RALLIANT CORPORATION
Date:5/13/2026By:/s/ Teo Osben
Teo Osben
Chief Accounting Officer


FAQ

What did Ralliant (RAL) announce in this 8-K filing?

Ralliant announced it entered an accelerated share repurchase program to buy back $100 million of its common stock. The transaction is part of a previously announced, Board-approved share repurchase authorization and will reduce the public float once completed and settled.

How large is Ralliant’s new share repurchase under the ASR program?

The accelerated share repurchase covers an aggregate of $100 million of Ralliant’s common stock. The total number of shares ultimately repurchased will depend on the volume-weighted average trading prices during the program’s term under Rule 10b-18.

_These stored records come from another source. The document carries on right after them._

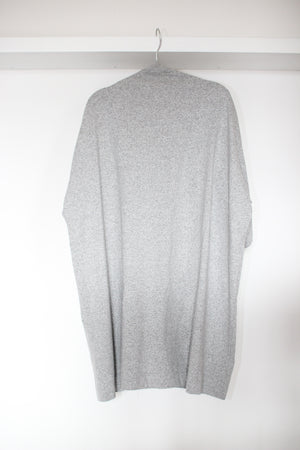 #294 KNOT FLOCKY LOGO BIG T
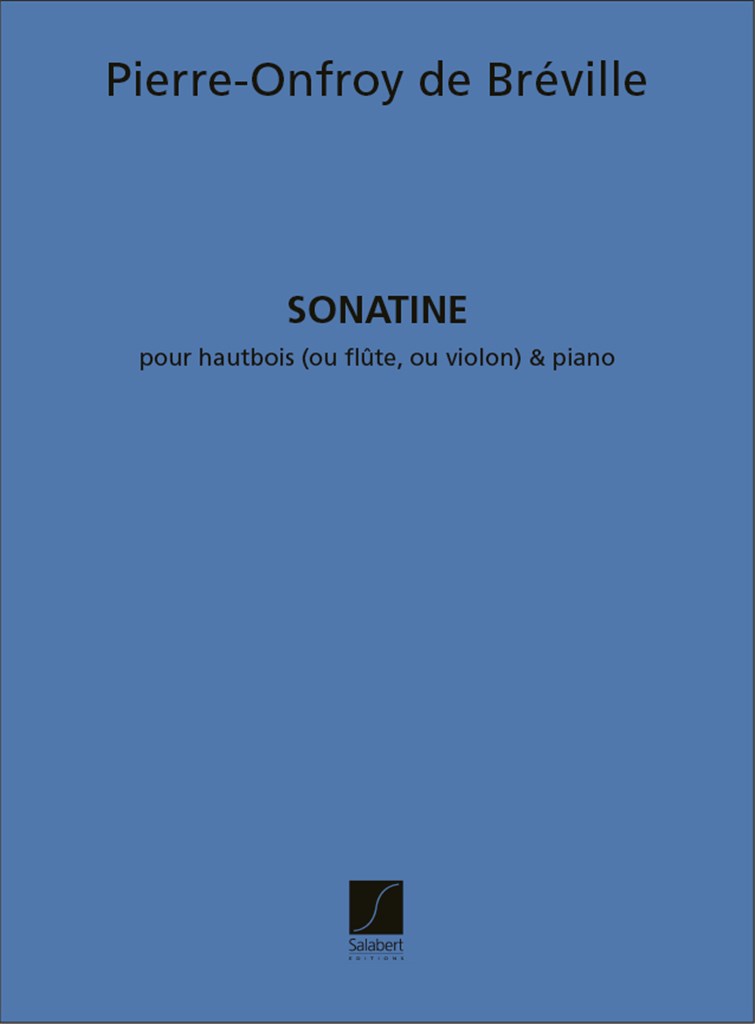 Sonatine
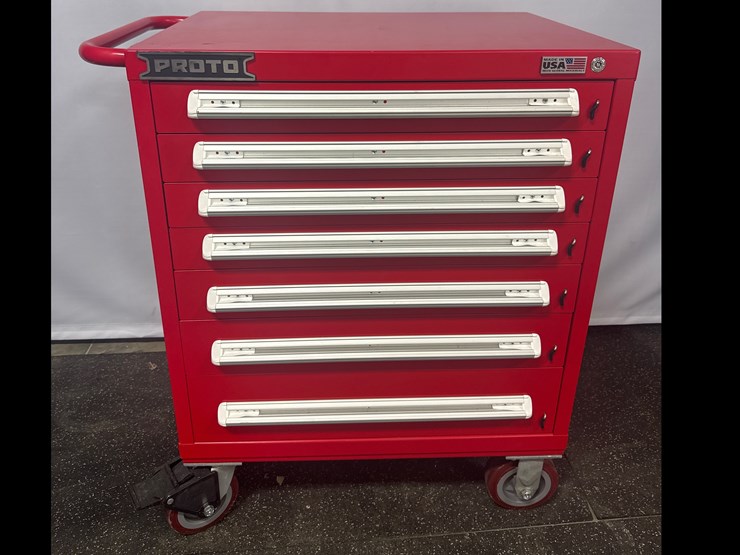 #1005-•-new-proto-seven-drawer-rolling-tool-chest.-image-1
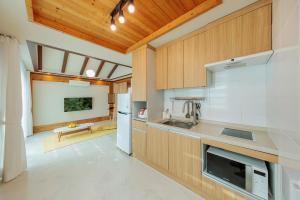 Gyeongju Helper pet Pension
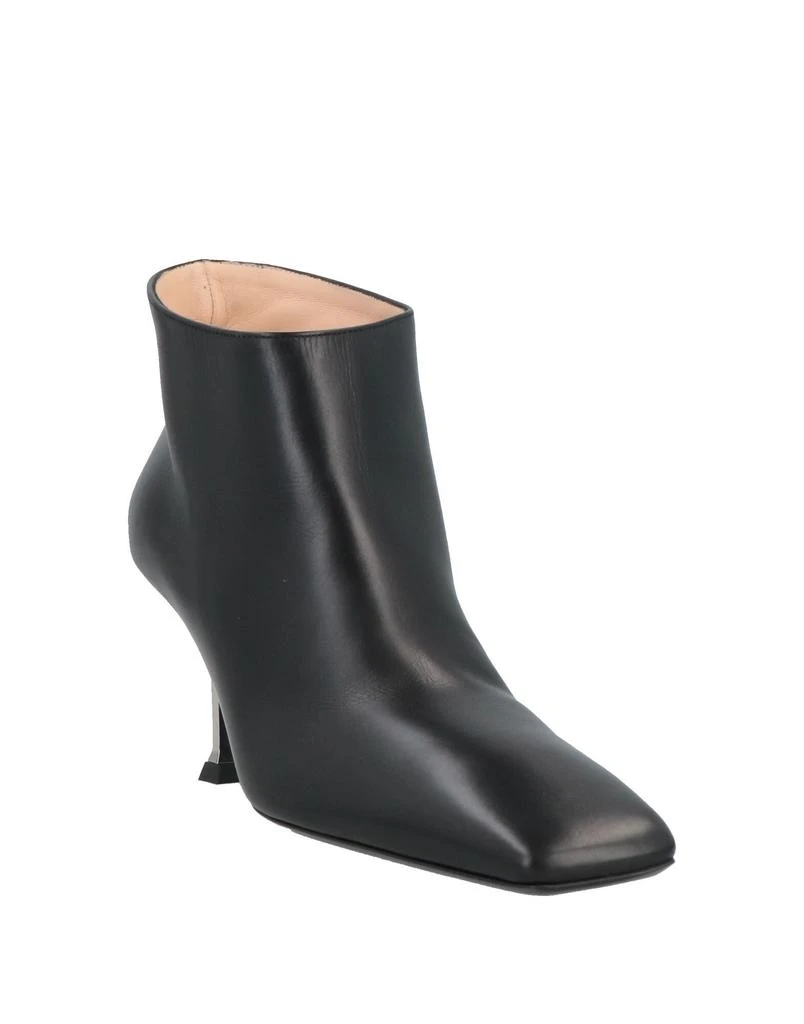 商品CESARE PACIOTTI|Ankle boot,价格¥1339,第2张图片详细描述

When will Ralliant’s $100 million ASR program take place?

Ralliant expects the accelerated share repurchase program to be executed during the second quarter of 2026. The company states that final settlement, including determination of the total shares repurchased, should occur by the end of that same quarter.

How will the number of shares repurchased in Ralliant’s ASR be determined?

The final share count will be based on the average of the daily Rule 10b-18 volume-weighted average prices of Ralliant’s common stock during the ASR term. This means more shares are repurchased if prices are lower and fewer shares if prices are higher.

Is Ralliant’s $100 million ASR part of a larger buyback plan?

Yes. Ralliant states the accelerated share repurchase is part of its previously announced, Board-approved share repurchase authorization. The ASR uses a portion of that authorization to retire shares more quickly than open-market repurchases alone.

What risks does Ralliant highlight regarding the ASR program?

Ralliant characterizes statements about the ASR as forward-looking and subject to risks and uncertainties. It refers investors to the Risk Factors and related sections in its Form 10-K for the year ended December 31, 2025 and Form 10-Q for the quarter ended April 3, 2026.